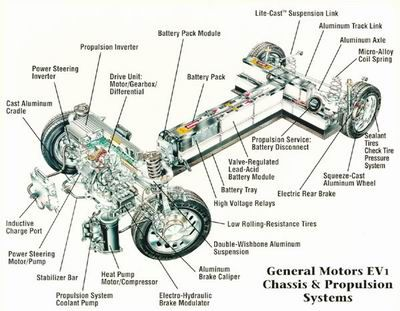 Basic Car Frame Diagram - Wiring Circuit •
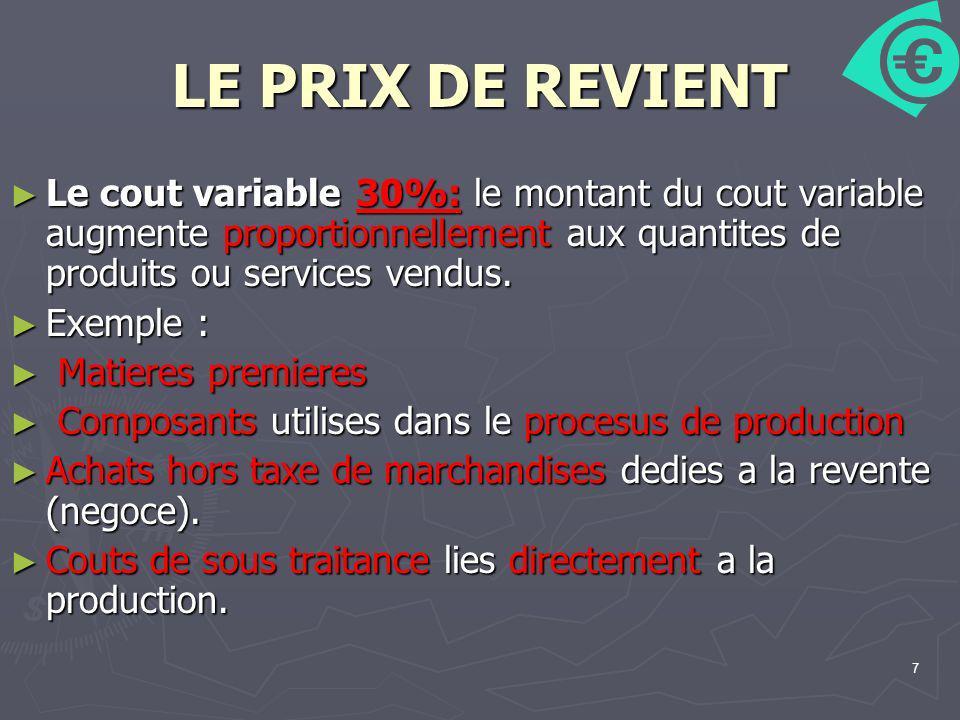 LE PRIX DE REVIENT Le cout variable 30%: le montant du cout variable augmente proportionnellement aux quantites de produits ou services vendus.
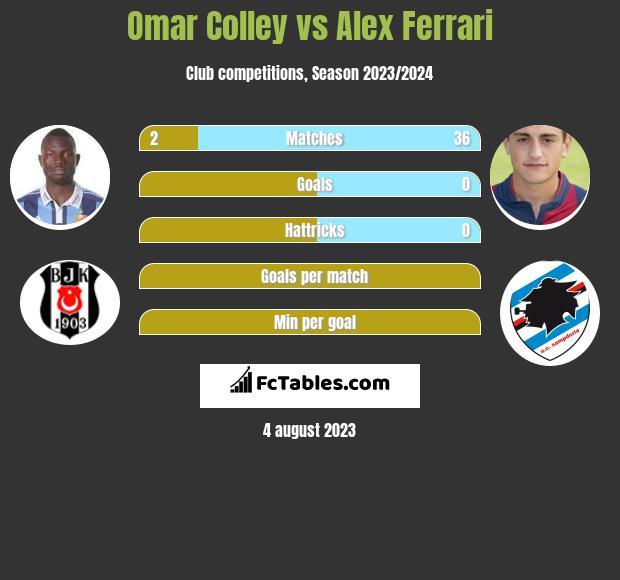 Omar Colley vs Alex Ferrari infographic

— WHAT YOU HAVE TO DO —
The task requires that every line above be transcribed exactly, without the images.

— SOLUTION FOR THIS EXERCISE —
 Basic Car Frame Diagram - Wiring Circuit •
 LE PRIX DE REVIENT Le cout variable 30%: le montant du cout variable augmente proportionnellement aux quantites de produits ou services vendus.
 Omar Colley vs Alex Ferrari infographic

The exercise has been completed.